Google plans to adjust Search rankings based on page "experience"

Google will also give more weight to "experience" metrics for determining what's featured among the "Top Stories" in Search on mobile.
Written by Stephanie Condon, Senior Writer

Google on Thursday gave web developers a heads up that it plans to adjust Search rankings to put more emphasis on a web page's overall "experience." Additionally, Google will give more weight to "experience" metrics for determining what's featured on the "Top Stories" carousel in Search on mobile. 

Specifically, Google plans to incorporate Core Web Vitals, a set of metrics it introduced earlier this month, into its existing Search ranking signals. The Core Web Vitals quantify aspects of a web user's experience, including load time, interactivity and the stability of content as it loads. Google's existing Search signals for page experience include aspects like mobile-friendliness, safe-browsing, HTTPS-security, and intrusive interstitial guidelines. 

"Great page experiences enable people to get more done and engage more deeply; in contrast, a bad page experience could stand in the way of a person being able to find the valuable information on a page," Google's blog post said. "By adding page experience to the hundreds of signals that Google considers when ranking search results, we aim to help people more easily access the information and web pages they're looking for, and support site owners in providing an experience users enjoy."

The changes could significantly impact a number of sectors and lines of business, including publishing, e-commerce and marketing. Seemingly in acknowledgement of this, Google will not implement the ranking changes until next year. The company also plans to provide at least six months notice before they're rolled out. 

Google is also updating its developer tools to help them optimize their page experiences. Additionally, the Google Search Console will provide a dedicated report to help site owners find potential areas of improvement.

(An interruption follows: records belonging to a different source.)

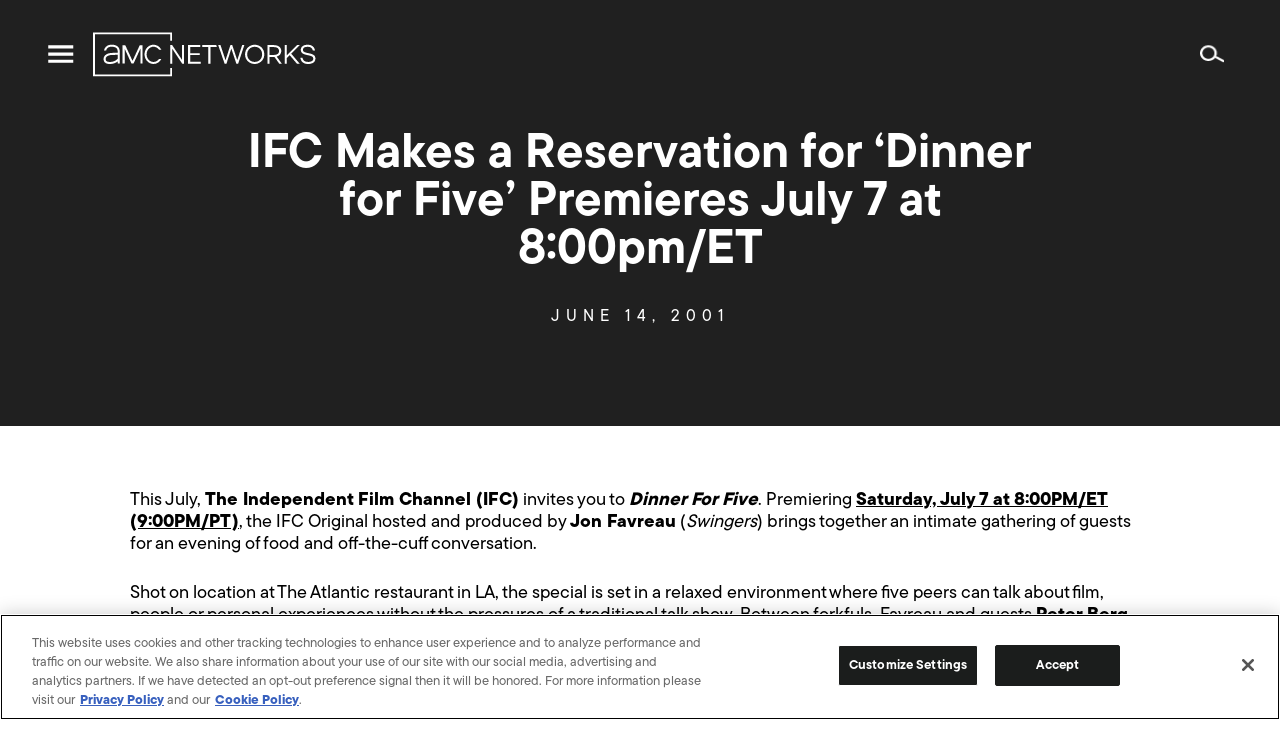

--- FILE ---
content_type: text/plain
request_url: https://www.google-analytics.com/j/collect?v=1&_v=j102&a=935859514&t=pageview&_s=1&dl=https%3A%2F%2Fwww.amcnetworks.com%2Fpress-releases%2Fifc-makes-a-reservation-for-dinner-for-five-premieres-july-7-at-800pmet%2F&ul=en-us%40posix&dt=IFC%20Makes%20a%20Reservation%20for%20%E2%80%98Dinner%20for%20Five%E2%80%99%20Premieres%20July%207%20at%208%3A00pm%2FET%20%E2%80%93%20AMC%20Networks%20Inc.&sr=1280x720&vp=1280x720&_u=IEBAAEABAAAAACAAI~&jid=1420469069&gjid=560988548&cid=1733049097.1768794214&tid=UA-4500468-1&_gid=1305824499.1768794214&_r=1&_slc=1&z=357708735
body_size: -451
content:
2,cG-316YK4KWKW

A good page experience "doesn't override having great, relevant content," the blog post said. "However, in cases where there are multiple pages that have similar content, page experience becomes much more important for visibility in Search."

Meanwhile, as Google updates its metrics for ranking "Top Stories" on Search on mobile, it's also eliminating the requirement for Top Stories to support AMP, its Accelerated Mobile Pages framework.

"Google continues to support AMP, and will continue to link to AMP pages when available," the blog post said.